Triangles say it all

$\color{#D61F06}{\text{Solution 1:}}$

First, calculate $\triangle ADB$ and $\triangle BDC$ areas, both triangles have equal areas.

$\text{base}=10$

$\text{height}=\frac{10\sqrt{3}}{2}$ (you can use trigonometry or phytagoras theorem to find it)

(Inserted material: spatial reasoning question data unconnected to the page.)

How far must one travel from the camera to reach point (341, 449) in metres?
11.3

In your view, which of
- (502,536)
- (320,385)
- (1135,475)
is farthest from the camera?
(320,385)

$|\triangle ABD|=\frac{10\times \frac{10\sqrt{3}}{2}}{2}=\boxed{25\sqrt{3}}$

Second, calculate circular sector.

Put together the three circular sectors of $\triangle ABD$ and you get a semi-circle of radii $5$ . The area of this semi-circle is $\boxed{\frac{25\pi}{2}}$

Finally, shaded area is $2\times (25\sqrt{3}-\frac{25\pi}{2})=\color{#D61F06}{\boxed{50\sqrt{3}-25\pi\approx 8.063}}$

$\color{#3D99F6}{\text{Solution 2:}}$

$ADCB$ is a parallelogram so its area is $10\times \frac{10\sqrt{3}}{2}=\boxed{50\sqrt{3}}$ .

The six circular sectors form a cirlce of radii $5$ which area is $\boxed{25\pi}$

Shaded area is $\color{#3D99F6}{\boxed{50\sqrt{3}-25\pi=\approx 8.063}}$